* **THE EXERCISE**:
Rewrite the lines below, replacing "freight train" with "cargo train" wherever it occurs and leaving everything else unchanged.
─── THE INPUT
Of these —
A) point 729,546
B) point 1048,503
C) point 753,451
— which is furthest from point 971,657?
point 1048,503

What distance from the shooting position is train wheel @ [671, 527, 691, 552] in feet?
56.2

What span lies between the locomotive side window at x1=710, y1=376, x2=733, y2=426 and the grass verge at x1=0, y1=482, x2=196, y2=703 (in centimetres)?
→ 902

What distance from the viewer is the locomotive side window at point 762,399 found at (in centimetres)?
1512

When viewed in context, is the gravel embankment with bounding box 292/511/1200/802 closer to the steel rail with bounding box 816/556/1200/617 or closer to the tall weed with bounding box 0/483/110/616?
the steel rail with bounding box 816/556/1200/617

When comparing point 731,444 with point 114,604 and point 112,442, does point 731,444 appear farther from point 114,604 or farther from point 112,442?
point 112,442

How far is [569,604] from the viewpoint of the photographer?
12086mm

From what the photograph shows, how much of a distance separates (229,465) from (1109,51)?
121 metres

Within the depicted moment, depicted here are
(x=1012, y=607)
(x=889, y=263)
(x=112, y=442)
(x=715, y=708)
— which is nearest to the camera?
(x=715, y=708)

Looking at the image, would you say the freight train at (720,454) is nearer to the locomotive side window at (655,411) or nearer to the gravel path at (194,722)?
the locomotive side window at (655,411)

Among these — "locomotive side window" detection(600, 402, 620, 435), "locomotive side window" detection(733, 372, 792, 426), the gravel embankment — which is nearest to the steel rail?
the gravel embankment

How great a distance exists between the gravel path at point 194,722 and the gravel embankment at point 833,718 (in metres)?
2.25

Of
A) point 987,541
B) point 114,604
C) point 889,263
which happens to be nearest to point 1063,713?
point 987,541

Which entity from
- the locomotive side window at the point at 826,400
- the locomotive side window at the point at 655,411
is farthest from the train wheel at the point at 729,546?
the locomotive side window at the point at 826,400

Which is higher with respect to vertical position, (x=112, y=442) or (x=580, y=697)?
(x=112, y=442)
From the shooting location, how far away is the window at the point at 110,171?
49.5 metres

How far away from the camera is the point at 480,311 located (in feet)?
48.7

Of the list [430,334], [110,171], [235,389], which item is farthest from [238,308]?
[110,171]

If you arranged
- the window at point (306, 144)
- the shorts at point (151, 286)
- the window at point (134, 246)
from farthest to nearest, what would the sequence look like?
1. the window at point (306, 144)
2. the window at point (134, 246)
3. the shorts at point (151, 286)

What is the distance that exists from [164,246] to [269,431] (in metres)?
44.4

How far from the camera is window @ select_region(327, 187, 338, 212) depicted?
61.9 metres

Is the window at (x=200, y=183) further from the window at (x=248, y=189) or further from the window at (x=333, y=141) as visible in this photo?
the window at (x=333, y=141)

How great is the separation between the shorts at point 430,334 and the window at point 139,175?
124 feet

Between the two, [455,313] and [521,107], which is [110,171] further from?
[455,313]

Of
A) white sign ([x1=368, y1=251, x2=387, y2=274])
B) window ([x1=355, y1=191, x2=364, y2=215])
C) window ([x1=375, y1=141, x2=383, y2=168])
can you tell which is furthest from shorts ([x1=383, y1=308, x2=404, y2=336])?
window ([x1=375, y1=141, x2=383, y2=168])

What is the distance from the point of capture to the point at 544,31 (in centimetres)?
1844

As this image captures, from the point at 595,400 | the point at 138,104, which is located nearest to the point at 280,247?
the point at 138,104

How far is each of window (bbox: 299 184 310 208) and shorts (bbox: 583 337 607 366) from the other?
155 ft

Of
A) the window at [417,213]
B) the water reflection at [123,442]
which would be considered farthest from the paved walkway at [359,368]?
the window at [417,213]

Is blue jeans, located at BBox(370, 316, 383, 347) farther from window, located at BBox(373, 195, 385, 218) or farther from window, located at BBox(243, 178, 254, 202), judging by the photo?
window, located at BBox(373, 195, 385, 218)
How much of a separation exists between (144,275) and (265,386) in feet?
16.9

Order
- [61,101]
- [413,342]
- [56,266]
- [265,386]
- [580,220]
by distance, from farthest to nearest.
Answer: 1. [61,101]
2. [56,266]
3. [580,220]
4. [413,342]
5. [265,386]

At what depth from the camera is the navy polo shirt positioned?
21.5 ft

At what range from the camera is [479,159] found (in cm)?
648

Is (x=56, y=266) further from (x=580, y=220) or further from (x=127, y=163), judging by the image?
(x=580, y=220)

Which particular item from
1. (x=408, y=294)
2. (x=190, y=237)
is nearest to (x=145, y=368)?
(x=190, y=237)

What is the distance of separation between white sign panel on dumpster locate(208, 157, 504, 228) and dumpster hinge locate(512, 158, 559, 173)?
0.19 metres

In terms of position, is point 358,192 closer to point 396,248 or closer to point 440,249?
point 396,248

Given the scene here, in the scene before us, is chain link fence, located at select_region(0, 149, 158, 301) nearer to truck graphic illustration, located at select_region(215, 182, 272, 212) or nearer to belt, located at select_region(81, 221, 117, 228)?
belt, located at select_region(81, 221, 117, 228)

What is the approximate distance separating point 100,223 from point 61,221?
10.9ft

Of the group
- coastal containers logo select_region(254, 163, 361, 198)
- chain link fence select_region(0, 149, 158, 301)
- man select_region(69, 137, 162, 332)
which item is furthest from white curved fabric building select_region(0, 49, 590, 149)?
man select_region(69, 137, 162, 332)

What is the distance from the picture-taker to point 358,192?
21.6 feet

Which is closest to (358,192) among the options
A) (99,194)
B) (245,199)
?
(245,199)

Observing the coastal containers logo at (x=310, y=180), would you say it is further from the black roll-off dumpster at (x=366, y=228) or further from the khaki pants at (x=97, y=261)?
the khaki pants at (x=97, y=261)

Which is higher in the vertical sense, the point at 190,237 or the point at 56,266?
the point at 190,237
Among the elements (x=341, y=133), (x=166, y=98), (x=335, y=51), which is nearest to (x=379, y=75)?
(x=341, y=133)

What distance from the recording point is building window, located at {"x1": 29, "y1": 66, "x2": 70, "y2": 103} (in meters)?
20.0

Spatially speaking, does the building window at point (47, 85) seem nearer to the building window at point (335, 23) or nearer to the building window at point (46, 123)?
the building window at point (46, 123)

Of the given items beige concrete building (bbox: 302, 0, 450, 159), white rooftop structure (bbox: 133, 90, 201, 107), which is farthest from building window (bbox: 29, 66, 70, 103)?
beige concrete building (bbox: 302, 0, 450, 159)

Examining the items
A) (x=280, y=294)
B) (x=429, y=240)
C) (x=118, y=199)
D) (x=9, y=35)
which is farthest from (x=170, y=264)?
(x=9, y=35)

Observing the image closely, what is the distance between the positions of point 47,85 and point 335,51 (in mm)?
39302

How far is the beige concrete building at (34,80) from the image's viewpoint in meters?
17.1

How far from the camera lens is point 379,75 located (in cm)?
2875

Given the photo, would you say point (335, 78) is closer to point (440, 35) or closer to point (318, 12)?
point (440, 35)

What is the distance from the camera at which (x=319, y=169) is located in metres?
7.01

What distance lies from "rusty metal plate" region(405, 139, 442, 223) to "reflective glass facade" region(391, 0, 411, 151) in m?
──────
* **FINISHED TASK**:
Of these —
A) point 729,546
B) point 1048,503
C) point 753,451
— which is furthest from point 971,657?
point 1048,503

What distance from the shooting position is train wheel @ [671, 527, 691, 552] in feet?
56.2

What span lies between the locomotive side window at x1=710, y1=376, x2=733, y2=426 and the grass verge at x1=0, y1=482, x2=196, y2=703 (in centimetres)?
→ 902

What distance from the viewer is the locomotive side window at point 762,399 found at (in centimetres)?
1512

When viewed in context, is the gravel embankment with bounding box 292/511/1200/802 closer to the steel rail with bounding box 816/556/1200/617 or closer to the tall weed with bounding box 0/483/110/616?
the steel rail with bounding box 816/556/1200/617

When comparing point 731,444 with point 114,604 and point 112,442, does point 731,444 appear farther from point 114,604 or farther from point 112,442?
point 112,442

How far is [569,604] from the viewpoint of the photographer?
12086mm

From what the photograph shows, how much of a distance separates (229,465) from (1109,51)?
121 metres

Within the depicted moment, depicted here are
(x=1012, y=607)
(x=889, y=263)
(x=112, y=442)
(x=715, y=708)
— which is nearest to the camera?
(x=715, y=708)

Looking at the image, would you say the cargo train at (720,454) is nearer to the locomotive side window at (655,411) or nearer to the gravel path at (194,722)?
the locomotive side window at (655,411)

Among these — "locomotive side window" detection(600, 402, 620, 435), "locomotive side window" detection(733, 372, 792, 426), the gravel embankment — which is nearest to the steel rail?
the gravel embankment

How great a distance exists between the gravel path at point 194,722 and the gravel embankment at point 833,718 (in metres)?
2.25

Of
A) point 987,541
B) point 114,604
C) point 889,263
which happens to be nearest to point 1063,713?
point 987,541

Which entity from
- the locomotive side window at the point at 826,400
- the locomotive side window at the point at 655,411
is farthest from the train wheel at the point at 729,546?
the locomotive side window at the point at 826,400

Which is higher with respect to vertical position, (x=112, y=442) or (x=580, y=697)?
(x=112, y=442)
From the shooting location, how far away is the window at the point at 110,171?
49.5 metres

How far away from the camera is the point at 480,311 located (in feet)?
48.7

Of the list [430,334], [110,171], [235,389], which item is farthest from [238,308]?
[110,171]

If you arranged
- the window at point (306, 144)
- the shorts at point (151, 286)
- the window at point (134, 246)
from farthest to nearest, what would the sequence look like?
1. the window at point (306, 144)
2. the window at point (134, 246)
3. the shorts at point (151, 286)

What is the distance that exists from [164,246] to [269,431] (in metres)?
44.4

How far from the camera is window @ select_region(327, 187, 338, 212) depicted?
61.9 metres

Is the window at (x=200, y=183) further from the window at (x=248, y=189) or further from the window at (x=333, y=141) as visible in this photo?
the window at (x=333, y=141)

How great is the separation between the shorts at point 430,334 and the window at point 139,175?
124 feet

Between the two, [455,313] and [521,107], which is [110,171] further from?
[455,313]

Of
A) white sign ([x1=368, y1=251, x2=387, y2=274])
B) window ([x1=355, y1=191, x2=364, y2=215])
C) window ([x1=375, y1=141, x2=383, y2=168])
can you tell which is furthest from shorts ([x1=383, y1=308, x2=404, y2=336])?
window ([x1=375, y1=141, x2=383, y2=168])

What is the distance from the point of capture to the point at 544,31 (in centimetres)?
1844

As this image captures, from the point at 595,400 | the point at 138,104, which is located nearest to the point at 280,247?
the point at 138,104

How far is each of window (bbox: 299 184 310 208) and shorts (bbox: 583 337 607 366) from the other?
155 ft

Of
A) the window at [417,213]
B) the water reflection at [123,442]
which would be considered farthest from the paved walkway at [359,368]?
the window at [417,213]

Is blue jeans, located at BBox(370, 316, 383, 347) farther from window, located at BBox(373, 195, 385, 218) or farther from window, located at BBox(243, 178, 254, 202), judging by the photo?
window, located at BBox(373, 195, 385, 218)
How much of a separation exists between (144,275) and (265,386) in feet?
16.9

Order
- [61,101]
- [413,342]
- [56,266]
- [265,386]
- [580,220]
by distance, from farthest to nearest.
Answer: 1. [61,101]
2. [56,266]
3. [580,220]
4. [413,342]
5. [265,386]

At what depth from the camera is the navy polo shirt positioned?
21.5 ft

At what range from the camera is [479,159] found (in cm)?
648

Is (x=56, y=266) further from (x=580, y=220) or further from (x=127, y=163), judging by the image?
(x=580, y=220)

Which particular item from
1. (x=408, y=294)
2. (x=190, y=237)
is nearest to (x=145, y=368)?
(x=190, y=237)

What is the distance of separation between white sign panel on dumpster locate(208, 157, 504, 228) and dumpster hinge locate(512, 158, 559, 173)?
0.19 metres

In terms of position, is point 358,192 closer to point 396,248 or closer to point 440,249?
point 396,248

Given the scene here, in the scene before us, is chain link fence, located at select_region(0, 149, 158, 301) nearer to truck graphic illustration, located at select_region(215, 182, 272, 212) or nearer to belt, located at select_region(81, 221, 117, 228)?
belt, located at select_region(81, 221, 117, 228)

What is the approximate distance separating point 100,223 from point 61,221?
10.9ft

Of the group
- coastal containers logo select_region(254, 163, 361, 198)
- chain link fence select_region(0, 149, 158, 301)
- man select_region(69, 137, 162, 332)
which item is furthest from white curved fabric building select_region(0, 49, 590, 149)?
man select_region(69, 137, 162, 332)

What is the distance from the picture-taker to point 358,192?
21.6 feet

Which is closest to (358,192) among the options
A) (99,194)
B) (245,199)
?
(245,199)

Observing the coastal containers logo at (x=310, y=180), would you say it is further from the black roll-off dumpster at (x=366, y=228) or further from the khaki pants at (x=97, y=261)?
the khaki pants at (x=97, y=261)

Which is higher in the vertical sense, the point at 190,237 or the point at 56,266?
the point at 190,237
Among the elements (x=341, y=133), (x=166, y=98), (x=335, y=51), which is nearest to (x=379, y=75)?
(x=341, y=133)

What distance from the recording point is building window, located at {"x1": 29, "y1": 66, "x2": 70, "y2": 103} (in meters)?
20.0

Spatially speaking, does the building window at point (47, 85) seem nearer to the building window at point (335, 23) or nearer to the building window at point (46, 123)?
the building window at point (46, 123)

Of the given items beige concrete building (bbox: 302, 0, 450, 159), white rooftop structure (bbox: 133, 90, 201, 107), which is farthest from building window (bbox: 29, 66, 70, 103)?
beige concrete building (bbox: 302, 0, 450, 159)

Examining the items
A) (x=280, y=294)
B) (x=429, y=240)
C) (x=118, y=199)
D) (x=9, y=35)
which is farthest from (x=170, y=264)?
(x=9, y=35)

Observing the image closely, what is the distance between the positions of point 47,85 and point 335,51 (in mm)?
39302

How far is the beige concrete building at (34,80) from the image's viewpoint in meters?
17.1

How far from the camera lens is point 379,75 located (in cm)?
2875

Given the photo, would you say point (335, 78) is closer to point (440, 35) or closer to point (318, 12)?
point (440, 35)

What is the distance from the camera at which (x=319, y=169) is located in metres?
7.01

What distance lies from "rusty metal plate" region(405, 139, 442, 223) to "reflective glass facade" region(391, 0, 411, 151) in m?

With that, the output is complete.